_Given data_
§

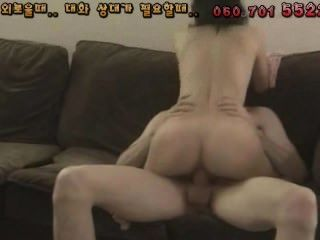 Pequena coreana gosta de galo branco grande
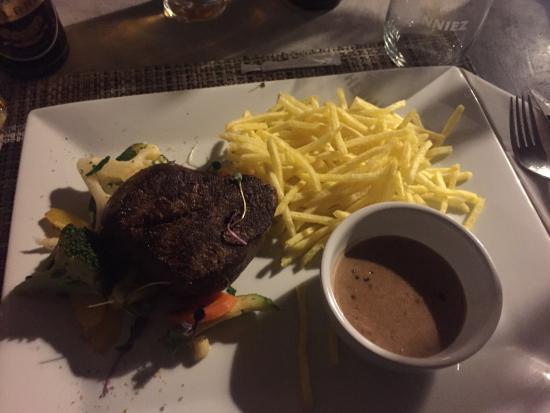 MO -  Restaurant & Bar Photo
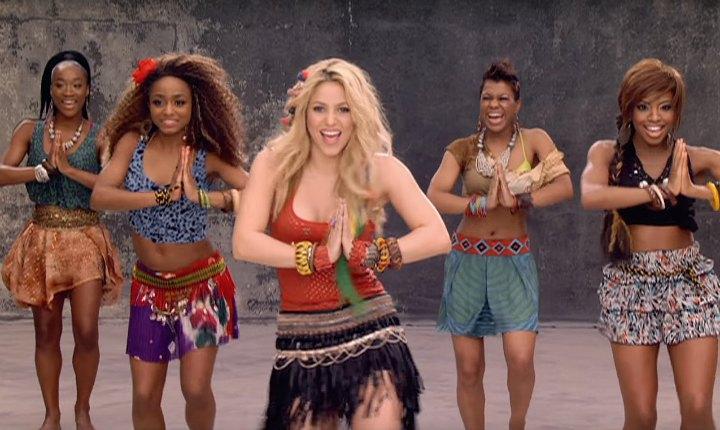 Shakira celebra las 2 mil millones de vistas de 'Waka Waka'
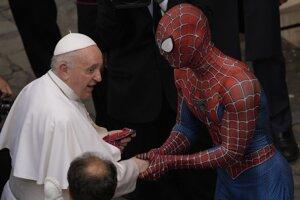 Pápež František je nekonvenčný. Minulý týždeň sa napríklad stretol so Spidermanom.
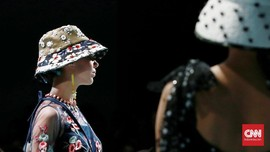 FOTO: Biyan dan Bunga Warna-warni dari London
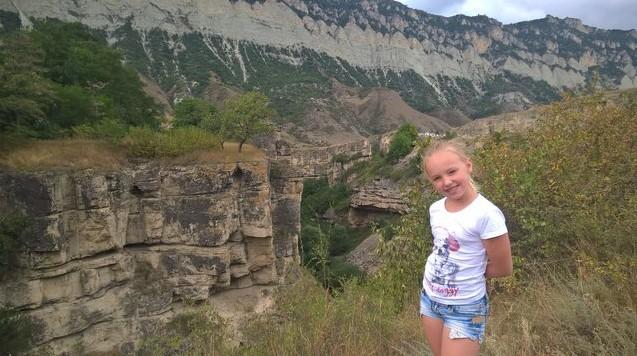 поездка на хунзахский водопад на машине возле обрыва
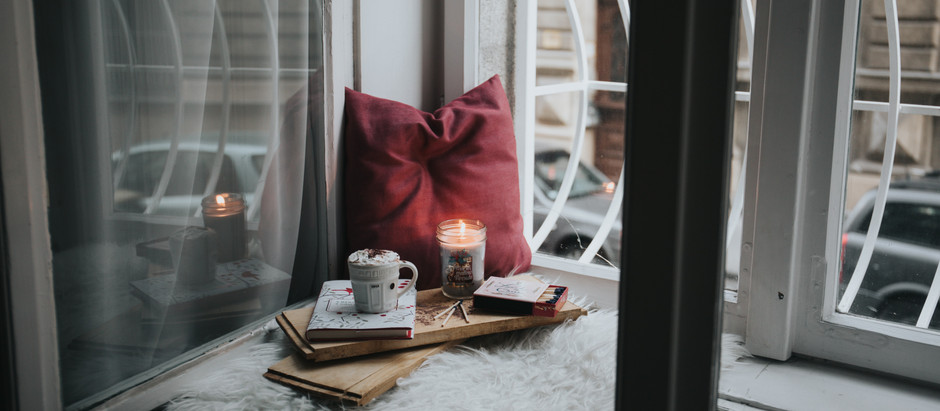 Self Care Sunday: How to Create Your Own Self Care Kit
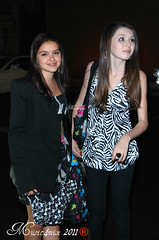 Ariel Winter and Saige Ryan Campbell (Music4mix) Tags: california birthday winter party summer ariel girl los nikon braces angeles ryan candid sb600 july event hollywood actress verano eden campbell tamron 31 13th midsommar sommar saige 2011 d80 madisonpettis 18250mm music4mix
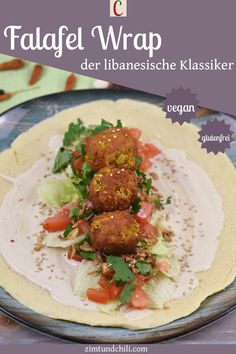 FALAFEL WRAP - DER LIBANESISCHE KLASSIKER AUS DEM BACKOFENKnusprige Falafel mit knackigem Salat und einer cremigen Tahinisauce sind eine Traumkombi. Dieser libanesische Klassiker aus dem Backofen ist vegan und glutenfrei möglich. Unter dem Rezept für den Falafel Wrap findest du Hinweise zum Frittieren oder für die Zubereitung im Air Fryer. #FalafelWrap #Wrapsrezepte #veganeRezepte #glutenfreieRezepte #vegetarischesEssen #AirFryerRezepte #gesundeRezepte #FalafelBackofen #libanesischeRezepte
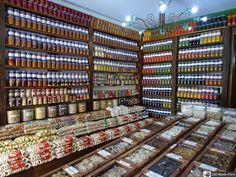 Na próxima sexta-feira é dia de Tiradentes. Então nesta semana iremos relembrar um pouco de nossa viagem até a cidade que fica a 192 quilômetros de Belo Horizonte Minas Gerais.  E não poderia deixar de mostrar a grande variedade de doces que a cidade oferece aos turistas. Tem de tudo quanto é sabor à venda em várias lojinhas de doces.  http://ift.tt/1NEeHml  #mundoafora #dedmundoafora #mundo  #travel #viagem #tour #tur #trip #travelblogger #travelblog #braziliantravelblog #blogdeviagem…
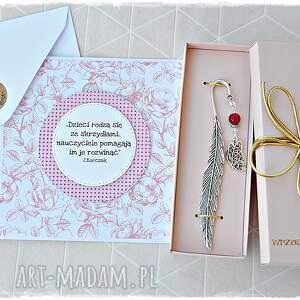 prezent na dzień nauczyciela - kartka róże i zakładka motyl, zakłądka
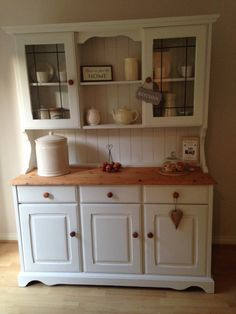 creative shabby chic design with welsh dresser house ide Shabby Chic Living Room Furniture, Home Living Room, Living Room Designs, Shabby Chic Kitchen, Shabby Chic Homes, Welsh Dresser, Kitchen Dresser, Furniture Makeover, Decorating Your Home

§

_Aim of the task_
Everything from the top line of the data down to and including the line with "Self Care Sunday: How" is to be copied, except the pictures.

_Task response_
 Pequena coreana gosta de galo branco grande
 MO -  Restaurant & Bar Photo
 Shakira celebra las 2 mil millones de vistas de 'Waka Waka'
 Pápež František je nekonvenčný. Minulý týždeň sa napríklad stretol so Spidermanom.
 FOTO: Biyan dan Bunga Warna-warni dari London
 поездка на хунзахский водопад на машине возле обрыва
 Self Care Sunday: How to Create Your Own Self Care Kit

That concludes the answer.